Markell mastered table tennis in the basement of his childhood home in Newark, besting first his father, Dr. William Markell, who taught accounting at UD, and then the family champ, his mother, Leni, a social worker. He went on to win the under-15 Delaware tournament when he was 10, and was “the sixth man on a six-man team” at his alma mater, Brown University.
On this day in mid-March, the 52-year-old chief executive was losing to the Barclay’s champion, but he was having fun and displaying his full repertoire—and not just his forehand smash and backhand topspin. As scores of Barclay employees looked on, some of Markell’s considerable political skills were apparent as well. He was by turns serious—fist-pumping, grunting, occasionally leaving his feet to return a ball—and funny.
When the crowd applauded a point by his opponent, he stopped, smiled and said, “I’ve got armed troopers with me, you know.”
In a sense, he approached the game the way he approaches his job—a job he loves, and takes very seriously, while not taking himself too seriously. After the match he was gracious, pointing out that the champ had stopped using a backspin serve once he realized Markell couldn’t handle it.
It’s this winning combination of traits that makes most Delawareans, including those who disagree with his policies, view their governor as likable, a “good guy.”
At one point during the match, a man in the crowd muttered, “He can only play to his left”—a good-natured suggestion that Markell is a liberal.

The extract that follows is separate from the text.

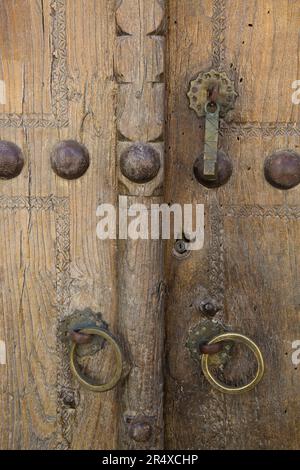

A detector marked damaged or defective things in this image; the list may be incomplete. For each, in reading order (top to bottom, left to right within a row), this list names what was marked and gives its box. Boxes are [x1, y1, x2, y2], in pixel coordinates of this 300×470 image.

That assumption would be inaccurate. Now in his second (and, by law, last) term as governor, the Democrat who once interned for the late Republican Sen. Bill Roth has straddled the line between liberal and conservative while frustrating and irritating extremists on both sides. On the left, he has been a major disappointment to environmentalists and some others. Right-wingers criticize him for being a “gun-grabber” and supporter of gay marriage, among other grievances.